I think we’ve come a long way as a country. Maybe 25 years ago, we never had many factories like ours that were able to do this. Maybe we had, but they needed new skills, new capacity and things like that, a variety of options.  We cannot deny that we’ve definitely learned a lot from the western world, because a lot of inventions, lot of machineries were discovered there. Even the computer we are using, now and the machines are produced by the west. But I think that this is a progressive matter. Now we are leading by example. We are saying we want to source locally, we want to involve local manufacturers, local vendors, so it’s definitely going to set a standard for other brands. But in our experience, we’ve seen that thinking and the craving for foreign brands over the local ones change significantly. Femi Handbags are made completely in Ibadan and we have a large clientele base for the bags. I think that we are definitely seeing a change, we are seeing a turn. I think the border shutdown has made many people to think about ways we can produce and source from home. And so, hopefully, we’ll see the birth of new industry, into the New Year. But’ I’ll say that thinking process has changed.


The FG recently announced the re-opening of the nation’s land borders it had shut since last year. How are you taking the news; since some manufacturers believe such actions were necessary to protect local industries, while others believe the world had become a global market, and no country could afford to shut its doors against the rest of the world?

I think definitely we have seen that a lot of growth is borne out of collaborations and those collaborations are borne out of the openness of the land borders. I can’t think re-opening the land borders will damage the growth that has been recorded by local businesses. But I think the border closure has taught us to look inwards. MWOB is a home-grown brand and re-opening the land borders does not change anything, significantly, as far as we are concerned. But that does not mean we are not ready to collaborate with foreign brands. I think the foreign brands have a lot to learn from us; because many businesses in Nigeria have been able to wriggle their ways through the pandemic, so foreign brands have a lot to gain from that. So we are not looking at border closure been a problem, what we are seeing is a lot of collaboration that is being borne. Certainly, I think we are confident that borders re-opening are not going to harm what we have been able to build so far.


Are you thinking of exploring other markets beyond Nigeria for your PPE items?

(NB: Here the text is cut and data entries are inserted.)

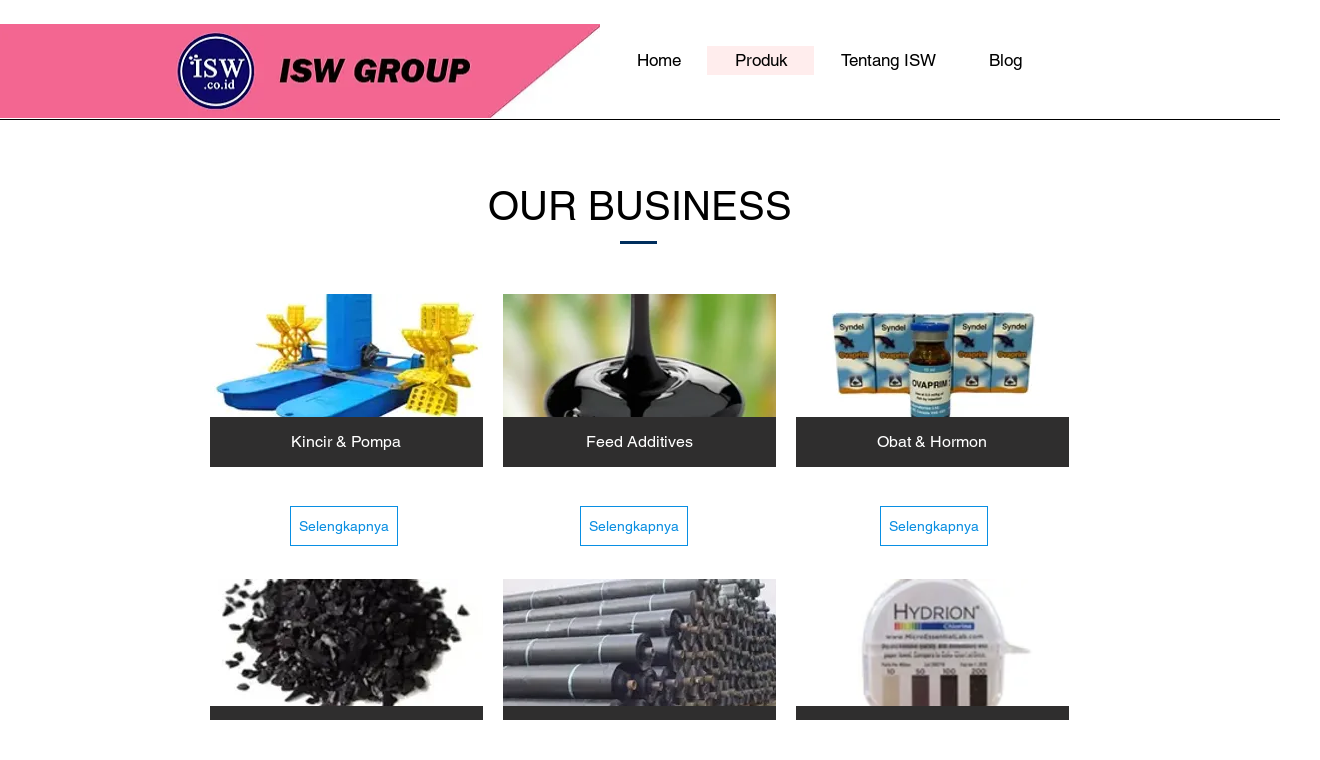

--- FILE ---
content_type: text/html; charset=utf-8
request_url: https://www.google.com/recaptcha/api2/aframe
body_size: 268
content:
<!DOCTYPE HTML><html><head><meta http-equiv="content-type" content="text/html; charset=UTF-8"></head><body><script nonce="zEZ3ZryL822NGkSsWCmlxA">/** Anti-fraud and anti-abuse applications only. See google.com/recaptcha */ try{var clients={'sodar':'https://pagead2.googlesyndication.com/pagead/sodar?'};window.addEventListener("message",function(a){try{if(a.source===window.parent){var b=JSON.parse(a.data);var c=clients[b['id']];if(c){var d=document.createElement('img');d.src=c+b['params']+'&rc='+(localStorage.getItem("rc::a")?sessionStorage.getItem("rc::b"):"");window.document.body.appendChild(d);sessionStorage.setItem("rc::e",parseInt(sessionStorage.getItem("rc::e")||0)+1);localStorage.setItem("rc::h",'1769391371880');}}}catch(b){}});window.parent.postMessage("_grecaptcha_ready", "*");}catch(b){}</script></body></html>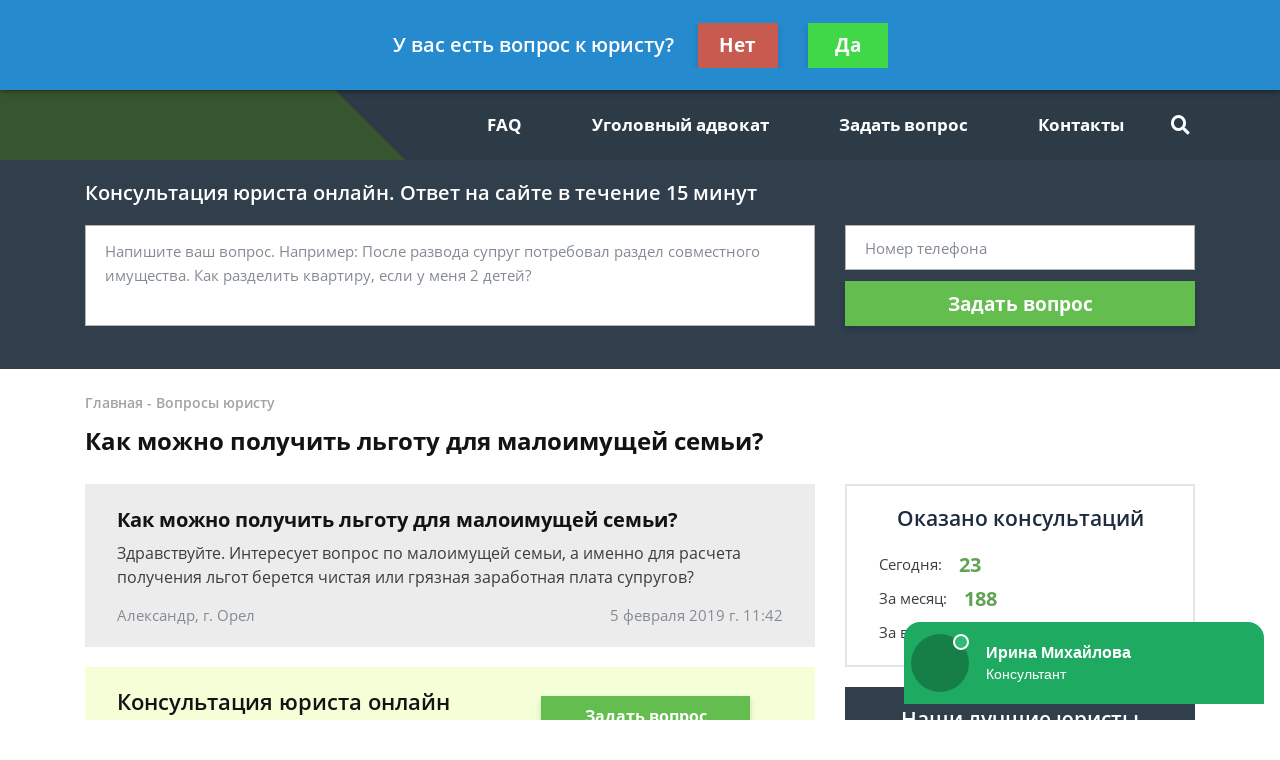

--- FILE ---
content_type: text/plain
request_url: https://www.google-analytics.com/j/collect?v=1&_v=j102&a=254739403&t=pageview&_s=1&dl=https%3A%2F%2Fvoprosjuristu.ru%2Ffaq%2Fkak-mozhno-poluchit-lgotu-dlya-maloimuschej-semi-b%2F&ul=en-us%40posix&dt=%D0%9A%D0%B0%D0%BA%20%D0%BC%D0%BE%D0%B6%D0%BD%D0%BE%20%D0%BF%D0%BE%D0%BB%D1%83%D1%87%D0%B8%D1%82%D1%8C%20%D0%BB%D1%8C%D0%B3%D0%BE%D1%82%D1%83%20%D0%B4%D0%BB%D1%8F%20%D0%BC%D0%B0%D0%BB%D0%BE%D0%B8%D0%BC%D1%83%D1%89%D0%B5%D0%B9%20%D1%81%D0%B5%D0%BC%D1%8C%D0%B8%20-%20%D0%B1%D0%B5%D1%81%D0%BF%D0%BB%D0%B0%D1%82%D0%BD%D0%B0%D1%8F%20%D0%BA%D0%BE%D0%BD%D1%81%D1%83%D0%BB%D1%8C%D1%82%D0%B0%D1%86%D0%B8%D1%8F%20%D1%8E%D1%80%D0%B8%D1%81%D1%82%D0%B0&sr=1280x720&vp=1280x720&_u=YEBAAEABAAAAACAAI~&jid=261406838&gjid=1095709059&cid=1553296741.1769048477&tid=UA-130957911-1&_gid=914166370.1769048477&_r=1&_slc=1&gtm=45He61k2n81TDM5LF7za200&gcd=13l3l3l3l1l1&dma=0&tag_exp=103116026~103200004~104527906~104528501~104684208~104684211~104869650~105391253~115616986~115938465~115938469~116185181~116185182~116988315~117041588&z=454485166
body_size: -450
content:
2,cG-VR2223BT5G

To be honest, I can’t say we have such plans for now, because the focus is keeping Nigeria safe. We are producing 2.5 million items, and we have over 200 million Nigerians. That simply means we still have a lot of gaps to fill before thinking of exploring other markets. Our delight for now is that we are part of the solutions at home. And who knows where all of these would take us. We are optimistic that we’ve been able to help small businesses grow. We’ve deepened our partnerships with young people, with local businesses. We want to keep on doing that, so that we’ll be able to impact on economies around us. I think that would birth new ideas. That would birth new collaborations. But right now, our focus is keeping Nigeria safe, keeping the virus down, by trying to create as much access as possible to PPE materials.


What next after your interventionist initiative?

Honestly that’s a question that has been on our minds. I think for us we would like to see how we can continue to support our health workers, on a long term basis. Our other corporate lines would come back to life once businesses start to hold conferences and gatherings. Then Femi Handbag will continue to thrive as business that helps drive conversation in the leather industry. We also want to create employment. There are too many young people who are unemployed. We want to expand our manufacturing lines, help people to develop the skill that they need to do better. I think the pandemic has also taught us a lot, especially on the need to have multiple channels of revenue, so that if this one is down, the other one will continue to bring money. We should not have pandemic shut down our lives, shut down our businesses. We should have multiple ways of generating revenues.